I recommend to all of you exactly the same attitude.
It's kind of a snare and a delusion to outguess macroeconomic cycles...very few people do it successfully and some of them do it by accident. When the game is that tough, why not adopt the other system of swimming as competently as you can and figuring that over a long life you'll have your share of good tides and bad tides?"
Economic forecasts are just generally, as Buffett has said, "an expensive distraction" that should be ignored.
Making a judgment call on how prices compare to intrinsic business values is one thing; attempting to guess short or even intermediate term stock price action then mostly timing it right, well, that's another thing altogether.
Buffett also once said:
"...the only value of stock forecasters is to make fortune tellers look good. Even now, Charlie and I continue to believe that short-term market forecasts are poison and should be kept locked up in a safe place, away from children and also from grown-ups who behave in the market like children."
Figuring out how price compares to value, and whether it will likely offer an attractive return over a longer time frame, isn't easy but at least -- with some work, sound judgment, and limits correctly considered -- is doable. Timing things -- especially the short-term price moves -- consistently well just isn't.

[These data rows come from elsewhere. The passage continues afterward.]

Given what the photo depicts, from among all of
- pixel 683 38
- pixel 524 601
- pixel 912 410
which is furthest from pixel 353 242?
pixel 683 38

He also says that bubbles should be thought of as "speculative epidemics" and adds:
"We know from influenza that a new epidemic can suddenly appear just as an older one is fading, if a new form of the virus appears, or if some environmental factor increases the contagion rate. Similarly, a new speculative bubble can appear anywhere if a new story about the economy appears, and if it has enough narrative strength to spark a new contagion of investor thinking.
This is what happened in the bull market of the 1920's in the US..."
The fact that much of modern finance and economics is built upon an underlying assumption that we're mostly cold, rational actors would be quite comical if it weren't so costly.
Humans are, especially in groups, psychologically speaking rather very much not the creature that some theorists have imagined.
Nobel Laureate Bob Shiller on Why the Fed Can't Say There's a Housing Bubble
Central bankers need to address problem of 'groupthink', says Shiller
* It's interesting to note that Professor Shiller served on the economic advisory panel to the Federal Reserve Bank of New York from 1990-2004. Well, in this article Shiller explains his behavior while serving on the panel in the following manner: "In my position on the panel, I felt the need to use restraint. While I warned about the bubbles I believed were developing in the stock and housing markets, I did so very gently, and felt vulnerable expressing such quirky views. Deviating too far from consensus leaves one feeling potentially ostracized from the group, with the risk that one may be ostracized from the group..." So even when one has an awareness of this kind of group dynamic -- which Professor Shiller I think it's fair to say clearly does -- there's still great susceptibility to it.
** At least if you agree that bubbles even exist. From this interview with Eugene Fama: "I don't know what a credit bubble means. I don't even know what a bubble means. These words have become popular. I don't think they have any meaning."